The Big Three tech giants know just about everything about you – and, most likely so do Apple and Microsoft. The thing that amazes me the most is why we tell them stuff about our private lives.

It’s also amazing how much these companies can figure out about us just from our posts.

The fact is, these companies have profiles on you that far exceed what the U.S. Government knows or what you will disclose in the Census. Why do we give them this data, or allow them to obtain it? That’s because we like to have a pocket computer to take with us everywhere – even though it’s tracking our movements – and we like the rush that comes from getting lots of likes.

It’s a trade-off. 

Facebook CEO Mark Zuckerberg speaks during the annual Facebook F8 developers conference in San Jose, California April 18, 2017. Stephen Lam / Reuters file

We relinquish our privacy – and in return, we get the conveniences that come from technology. There is a growing backlash. And yes, there are things you can do to maintain your privacy.

Facebook under the microscope.

Even though Google is a bigger and more powerful all-seeing eye, it’s Facebook that’s facing scrutiny right now. CEO Mark Zuckerberg (who probably has enough on members on Congress to make them sweat) is seeing his company’s stock drop in the wake of public shaming and congressional hearings.

Wells Fargo and Equifax both dumped their CEO’s as their stock value fell following data breaches. At Facebook, it’s different. CEO Mark Zuckerberg IS Facebook and he’s worth billions and isn’t going anywhere. Congress may spit in his face, and he may seem meek and mild. But Wells Fargo and Equifax saw their stock rise again, and that will also happen with Facebook. So this will blow over unless one thing happens.

If the people decide they don’t want their data to be sold as a product, they will eschew the tech giants.

There is about as much chance of this as Rush Limbaugh retiring and me getting his job. In other words, zero. Young people cannot even imagine going to a concert and not taking a cell phone video and instantly posting it on social media. They live for likes.

Likes don’t pay any bills, but they sure are the currency of the internet. They are addictive and many people who are stuck on Facebook and its clones simply cannot quit. Their once-beloved privacy suddenly doesn’t seem to matter.

People (yes, including me) who wish to purchase obscure movies or TV shows know that Target and Walmart have stopped carrying large stocks of DVDs and Blu-rays. So if you want that stuff, you typically use Amazon to buy the disks or download. Retail stores are dropping like flies.

Once you buy your movies or TV shows, Amazon’s bots spend the next month trying to convince you to buy similar shows. Your privacy is gone. On the other hand, sometimes, we get a nice service and it’s worth telling Google where you are – like your phone’s GPS. Admit it, that is a great service. But it also lets Google know where you are 24 hours per day. (Husbands, love your wives. You’ve got no choice. You’ll get caught!)

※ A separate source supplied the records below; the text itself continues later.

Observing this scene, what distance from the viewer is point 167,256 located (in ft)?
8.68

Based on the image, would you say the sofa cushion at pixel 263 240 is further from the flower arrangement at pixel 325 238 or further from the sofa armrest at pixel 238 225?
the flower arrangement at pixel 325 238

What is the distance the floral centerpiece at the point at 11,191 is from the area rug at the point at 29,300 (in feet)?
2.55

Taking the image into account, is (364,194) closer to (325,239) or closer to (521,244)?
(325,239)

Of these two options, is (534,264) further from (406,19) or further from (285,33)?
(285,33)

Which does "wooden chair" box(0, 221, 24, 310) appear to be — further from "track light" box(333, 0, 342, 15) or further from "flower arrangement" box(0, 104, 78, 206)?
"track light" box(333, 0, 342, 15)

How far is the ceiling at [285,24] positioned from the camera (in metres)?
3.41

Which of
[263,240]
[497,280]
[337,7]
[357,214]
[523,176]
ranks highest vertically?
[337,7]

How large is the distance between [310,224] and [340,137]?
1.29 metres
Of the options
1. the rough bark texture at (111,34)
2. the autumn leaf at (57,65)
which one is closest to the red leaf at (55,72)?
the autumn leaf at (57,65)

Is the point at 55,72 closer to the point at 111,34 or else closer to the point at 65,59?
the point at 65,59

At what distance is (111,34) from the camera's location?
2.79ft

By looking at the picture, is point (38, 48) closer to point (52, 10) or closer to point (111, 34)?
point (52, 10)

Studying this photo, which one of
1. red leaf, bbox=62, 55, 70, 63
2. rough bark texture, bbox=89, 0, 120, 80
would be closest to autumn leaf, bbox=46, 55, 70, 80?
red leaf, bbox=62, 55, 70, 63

So, what can you do other than stop using modern technology?

To start with, some 87 million Facebook users whose data was sold (remember, you are the product Facebook sells) to Cambridge Analytica will get a detailed message on their news feeds. All 2.2 billion (with a “b”) Facebook users will get a notice with a link to see what apps they use and what information they have shared with those apps. You can make decisions from that data after you receive it.

Dave Lieber, the Dallas Morning News Watchdog

Dave Lieber, the Dallas Morning News Watchdog, has suggestions on what you can do.

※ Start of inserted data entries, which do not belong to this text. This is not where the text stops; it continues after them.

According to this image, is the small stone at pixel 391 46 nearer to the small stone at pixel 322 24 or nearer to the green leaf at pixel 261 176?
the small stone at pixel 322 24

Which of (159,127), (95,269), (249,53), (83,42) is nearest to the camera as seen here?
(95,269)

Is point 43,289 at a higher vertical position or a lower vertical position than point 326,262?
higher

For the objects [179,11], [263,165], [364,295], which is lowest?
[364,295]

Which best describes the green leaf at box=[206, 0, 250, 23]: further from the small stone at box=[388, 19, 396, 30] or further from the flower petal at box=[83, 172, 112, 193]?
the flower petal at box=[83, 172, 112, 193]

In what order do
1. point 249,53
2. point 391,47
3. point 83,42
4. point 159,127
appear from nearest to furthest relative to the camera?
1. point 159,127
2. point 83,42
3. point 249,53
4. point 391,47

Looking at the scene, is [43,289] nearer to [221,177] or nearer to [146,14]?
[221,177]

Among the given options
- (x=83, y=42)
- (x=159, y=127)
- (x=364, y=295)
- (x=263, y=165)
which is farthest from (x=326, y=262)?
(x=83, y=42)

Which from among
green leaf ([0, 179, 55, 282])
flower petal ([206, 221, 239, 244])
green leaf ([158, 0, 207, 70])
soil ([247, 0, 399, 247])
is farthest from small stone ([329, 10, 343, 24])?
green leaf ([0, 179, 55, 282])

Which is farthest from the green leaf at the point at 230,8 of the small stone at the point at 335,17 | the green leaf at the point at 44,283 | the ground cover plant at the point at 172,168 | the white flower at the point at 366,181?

First, know that (according to Dave) if you’re one of the 71 million Americans that got “harvested,” your data probably went to Cambridge Analytica – and it’s too late to stop it. That company now knows what was on your mind and what you were thinking – and has extrapolated from that in order to make you a commodity.

How does it feel being sold, and you didn’t get the money?

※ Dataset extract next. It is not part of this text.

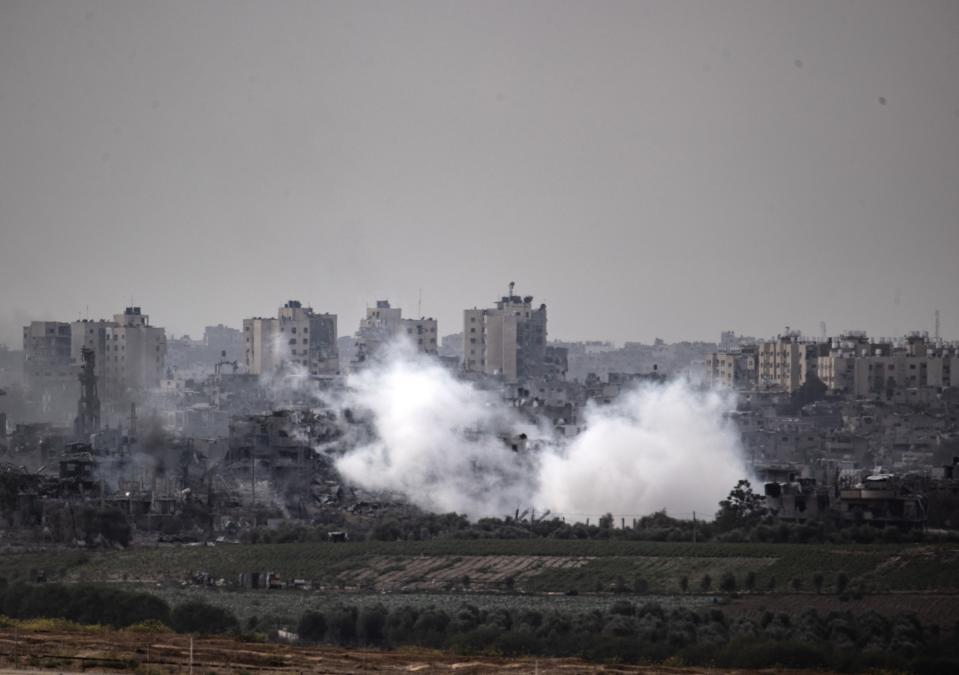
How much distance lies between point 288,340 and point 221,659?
90.5m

Most of the rest of Lieber’s “Big 3” column is about how to find out what they know about you and what you can do to regain your privacy. Mostly, it’s go to “settings” and making changes if you can figure out how to do it. Dave provides a lot of links and advice on that. Essentially, at the least, you can find out what they know about you.

In the pantheon of the Big 3, Google is the biggest and baddest.

Dave Lieber says Google is worse, bigger than Facebook. Google knows more and is unstoppable. Google knows where you’ve been, every website you’ve visited, and picks ads for you to see based on what you’re likely to buy.

As for Echo and “eavesdropping” Alexa — they store your commands in yet another database. You can even access them as text or audio. But Dave has found a place of sanctuary —the shower. But, Dave, what about those waterproof Apple Watches?

What will happen to Facebook? What SHOULD happen to Facebook?

Maybe nothing.

After all, we trade our privacy for likes, and we seem to like that. In today’s society, most people seem to want the world to know what they’re doing, what they’re eating, and where they are. Some people practically demand it, as if their lives are not complete without this little virtual window.

The “Google Tower” in Austin. Left-wing Google leased more than 200,000 square feet of space in the building.

If you want privacy, then tell Facebook what you want them to know, post very little about your personal life, and understand that Facebook will sell whatever data it has on you. Or cancel it. “Like” it or don’t, but Facebook is not a necessity. Neither is Amazon, so long as it doesn’t run retail stores out of business.

Google is another matter. 

It’s everywhere and it’s virtually more powerful than the United States government, or any other world government. It may already be too powerful to break up. Google may someday run the planet and make most of our decisions for us. It may be evolving into the artificial intelligence that will replace humanity.

I don’t know, and Google searches don’t tell me.